Então como Bloqueio constrói o olhar sobre o que encontra? É através das durações, proximidades e distâncias que o filme consegue dar o salto da reportagem e estranhar as narrativas. É quando adere a alguns personagens e âncora ou desloca nosso olhar – como a jovem motorista entre os tantos homens de meia idade, que se entrepõe diante dos tanques para tirar selfie e se pergunta se “eles estão aqui para tirar a gente ou proteger a gente?”. Estratégias de identificação que estabelecem uma relação problemática com os personagens, contradizem a expectativa do olhar, desafinam a coesão dos discursos sobre a greve e desestabilizam o juízo rápido.

São questões que atravessam também o debate público francês em torno dos coletes amarelos, que colocam bons problemas sobre a relação da esquerda na relação com o coletivo difuso de manifestantes, e nos botam a reflexão sobre a identidade do trabalhador em um momento de passagem do mundo do trabalho, em manifestações que escapam da lógica sindical e partidária. Empresto desse debate perguntas postas por Julien Talpin e Jaques Rancière.

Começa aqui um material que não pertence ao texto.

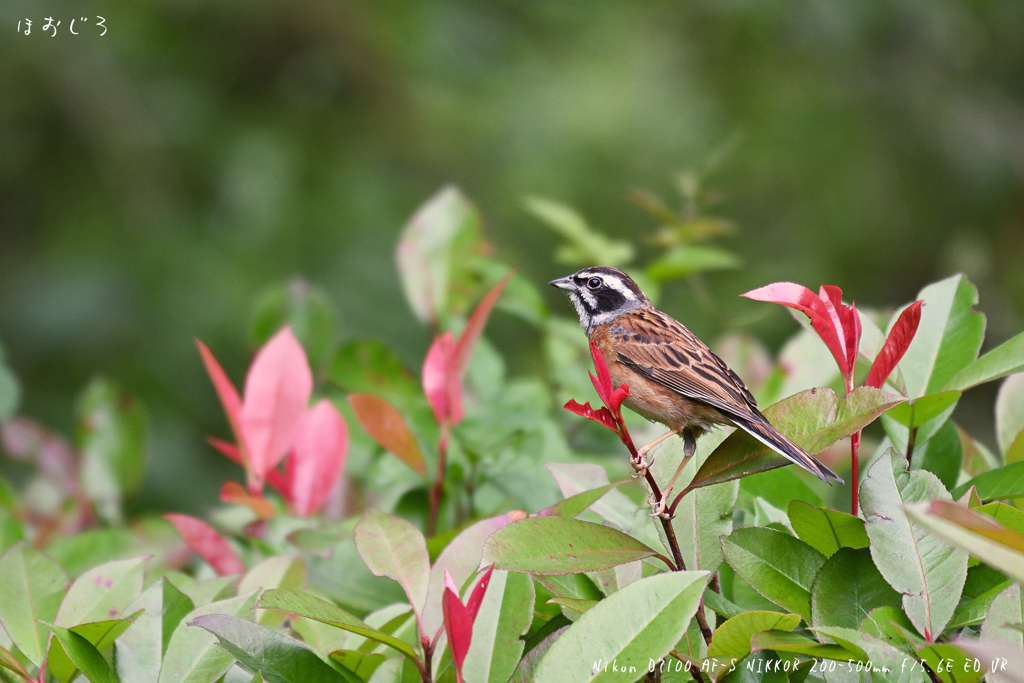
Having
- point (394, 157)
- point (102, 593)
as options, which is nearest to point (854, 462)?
point (102, 593)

Bloqueio é um entrave para o espectador que se satisfaz com o “Fora Temer” e rechaça o “Brasil acima de todos”, porque na ansiedade da identificação e legibilidade, o que está em jogo é justamente a própria identidade do sujeito histórico da esquerda. Ante a falta de qualquer esperança revolucionária, a intervenção militar toma o espaço no sentimento de abandono. O gesto do bloqueio é a um só tempo movimento e também suspensão, onde o caminhoneiro abandona o trânsito de sua ocupação solitária e encontra um coletivo paralisado, em que experimenta aquilo que não é e pode ser, botando no centro da visibilidade o abismo entre os que seriam capazes de governar dos que não seriam, e também entre aqueles que reivindicam lhes representar mas já estão tão longe. Na suspensão do olhar do bom senso crítico e na indeterminação dos efeitos, Bloqueio consegue chegar um pouco mais perto.